Maintenant voici, je crois, un cortège de Français qui s’avance ! Une douzaine de permissionnaires du Redoutable, leurs pousse-pousse alignés comme à l’école de peloton. Et, si je ne m’abuse, le premier, celui qui mène la bande, l’œil au guet, examinant les numéros inscrits sur les lanternes des portes, c’est 233 Legall, fusilier breveté, mon ordonnance !

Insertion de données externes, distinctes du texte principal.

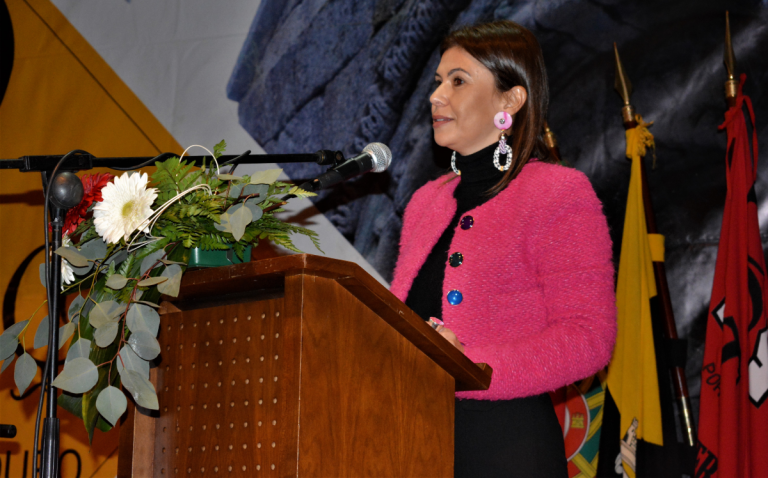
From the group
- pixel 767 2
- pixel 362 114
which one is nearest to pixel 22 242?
pixel 362 114

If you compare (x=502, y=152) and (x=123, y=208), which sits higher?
(x=502, y=152)

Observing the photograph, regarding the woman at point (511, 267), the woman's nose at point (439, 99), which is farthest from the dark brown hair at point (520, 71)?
the woman's nose at point (439, 99)

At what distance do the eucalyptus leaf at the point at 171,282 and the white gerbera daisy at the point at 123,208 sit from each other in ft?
0.25

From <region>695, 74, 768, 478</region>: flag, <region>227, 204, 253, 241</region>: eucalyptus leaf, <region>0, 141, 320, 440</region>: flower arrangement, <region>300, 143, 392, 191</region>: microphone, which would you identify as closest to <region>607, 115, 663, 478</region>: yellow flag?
<region>695, 74, 768, 478</region>: flag

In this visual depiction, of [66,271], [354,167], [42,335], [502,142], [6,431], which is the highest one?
[502,142]

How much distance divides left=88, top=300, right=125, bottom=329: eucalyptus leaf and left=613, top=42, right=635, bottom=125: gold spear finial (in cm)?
186

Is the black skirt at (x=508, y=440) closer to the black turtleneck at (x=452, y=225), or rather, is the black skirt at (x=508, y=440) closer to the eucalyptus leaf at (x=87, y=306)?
the black turtleneck at (x=452, y=225)

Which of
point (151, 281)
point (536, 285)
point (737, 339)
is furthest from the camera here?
point (737, 339)

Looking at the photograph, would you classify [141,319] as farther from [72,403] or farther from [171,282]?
[72,403]

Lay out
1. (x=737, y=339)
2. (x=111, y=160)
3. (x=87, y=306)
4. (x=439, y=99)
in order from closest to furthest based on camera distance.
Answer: (x=87, y=306) < (x=111, y=160) < (x=439, y=99) < (x=737, y=339)

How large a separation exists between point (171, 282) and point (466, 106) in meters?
0.87

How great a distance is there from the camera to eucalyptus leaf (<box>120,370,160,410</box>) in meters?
0.94

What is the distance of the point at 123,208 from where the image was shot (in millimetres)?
1050

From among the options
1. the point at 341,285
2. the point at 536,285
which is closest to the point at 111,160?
the point at 341,285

Malgré la pureté de mes intentions, j’avoue que cette rencontre me gêne : est-on jamais sûr de n’être pas jugé sur les apparences, surtout lorsqu’on a affaire à des âmes naïves, comme doit être celle de 233 ? À Nagasaki cependant, tout le monde passe par le Yochivara ; les mères les plus timorées le traversent avec leurs filles ; c’est une artère de communication très avouable…

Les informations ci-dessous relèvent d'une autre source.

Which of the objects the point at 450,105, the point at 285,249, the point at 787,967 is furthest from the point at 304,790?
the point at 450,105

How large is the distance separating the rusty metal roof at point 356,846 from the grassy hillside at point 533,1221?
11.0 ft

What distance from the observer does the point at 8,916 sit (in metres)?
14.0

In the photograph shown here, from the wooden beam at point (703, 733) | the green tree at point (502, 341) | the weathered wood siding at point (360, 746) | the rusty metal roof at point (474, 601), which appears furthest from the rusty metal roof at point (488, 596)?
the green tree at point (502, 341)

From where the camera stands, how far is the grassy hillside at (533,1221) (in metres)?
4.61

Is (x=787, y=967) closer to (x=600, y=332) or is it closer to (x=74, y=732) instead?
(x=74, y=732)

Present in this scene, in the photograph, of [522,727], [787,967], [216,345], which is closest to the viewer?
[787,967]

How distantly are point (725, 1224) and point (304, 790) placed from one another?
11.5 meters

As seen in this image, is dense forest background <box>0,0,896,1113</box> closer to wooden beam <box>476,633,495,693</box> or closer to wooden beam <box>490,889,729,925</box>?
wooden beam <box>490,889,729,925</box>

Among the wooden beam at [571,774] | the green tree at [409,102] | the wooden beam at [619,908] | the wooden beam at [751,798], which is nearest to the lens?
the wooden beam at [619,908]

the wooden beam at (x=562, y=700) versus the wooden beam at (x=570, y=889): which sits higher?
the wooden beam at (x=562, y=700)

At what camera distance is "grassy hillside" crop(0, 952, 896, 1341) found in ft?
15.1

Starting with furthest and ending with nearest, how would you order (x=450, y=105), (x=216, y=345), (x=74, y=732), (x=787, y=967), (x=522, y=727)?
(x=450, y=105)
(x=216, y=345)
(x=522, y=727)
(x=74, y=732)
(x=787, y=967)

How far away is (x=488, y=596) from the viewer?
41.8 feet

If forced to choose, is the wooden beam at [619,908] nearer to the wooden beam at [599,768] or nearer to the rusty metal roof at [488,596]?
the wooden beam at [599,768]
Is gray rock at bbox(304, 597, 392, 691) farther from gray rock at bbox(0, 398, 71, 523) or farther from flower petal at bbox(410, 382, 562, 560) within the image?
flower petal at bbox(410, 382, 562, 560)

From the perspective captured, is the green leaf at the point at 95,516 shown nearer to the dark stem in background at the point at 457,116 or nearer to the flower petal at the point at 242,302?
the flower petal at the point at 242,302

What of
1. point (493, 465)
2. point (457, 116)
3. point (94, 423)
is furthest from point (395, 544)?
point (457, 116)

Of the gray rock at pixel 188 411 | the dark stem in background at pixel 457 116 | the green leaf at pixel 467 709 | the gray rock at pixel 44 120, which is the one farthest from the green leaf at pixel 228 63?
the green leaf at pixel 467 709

— Par le flanc droit ! Halte ! commande 233, qui a sans doute enfin trouvé la maison amie.

Alors, tant mieux, nous ne nous croiserons pas.

Lestes à sauter à terre, ils entrent tous, s’essayant, non sans quelque succès, à des révérences dans le plus haut style local, et c’est au moment précis où nous passons devant le vestibule largement ouvert. J’ai donc la double satisfaction, et de garder mon incognito, et de m’assurer, à l’empressement flatteur de l’accueil, que mes hommes ont su se créer de sérieuses sympathies dans ces salons.

Au prochain tournant de rue, je dois me séparer du prince et des deux autres convives de la dînette, qui remonteront vers l’hôpital russe, tandis que je m’en irai solitairement tout le long des quais, jusqu’à l’échelle coutumière. Là, je réveillerai, pour qu’il me ramène à bord, quelqu’un de ces bateliers nippons, qui se tiennent blottis jusqu’au matin dans la cabane de leur sampan.

Minuit à peu près, quand j’arrive aux escaliers de granit qui descendent dans la mer, et la neige tombe plus fort ; la rade, emplie de lourdes ténèbres, entre les montagnes de ses rives, semble un bien sinistre gouffre. J’appelle dans l’obscurité :

— Sampan ! sampan !

D’en bas répond une voix étouffée, et puis une trappe s’ouvre, dans une espèce de petit sarcophage qui flottait sur l’eau sombre, et la tête d’un sampanier se montre éclairée par une lanterne.

— C’est pour aller où ?

— Là-bas, au grand cuirassé français.

Mais, tandis que nous parlementons, je distingue une forme humaine, qui gît par terre et sur laquelle un peu de poudre blanche est tombée. Un col bleu ! Un matelot de chez nous peut-être : cela leur arrive… Non, un allié seulement. L’allumette, qui brûle une demi-seconde et que le vent de neige m’éteint aussitôt, me montre dans un éclair une figure de Russe, à belle moustache jaune, ivre-mort. Que faire pour ce pauvre diable, que de vilains petits rôdeurs japonais sont capables de noyer, comme cela s’est vu plus d’une fois depuis l’arrivée des escadres ?… Bon ! voici maintenant deux autres silhouettes humaines qui se dessinent et s’approchent. Encore des grands cols. Ah ! je les connais, ceux-là : deux du Redoutable. Un peu gris, ayant envie de rentrer à bord et ne sachant comment s’y prendre. C’est bien, je leur donnerai place, mais ils emporteront le Russe, qu’en passant on déposera à bord d’un bateau quelconque de sa nation. Un par les pieds, un par la tête, ils le descendent pendant que le sampanier, tenant au bout d’un bâtonnet le petit ballon rouge de sa lanterne, éclaire de son mieux, sur les marches où l’on glisse, cette scène d’ensevelissement.

Insinuons-nous donc tous au fond du sarcophage, fermons au-dessus de nos têtes la petite trappe, car on gèle, et, à la grâce de Dieu et à du sampanier, en route sur les lames sautillantes, dans ce noir d’Érèbe où tourbillonnent des flocons blancs.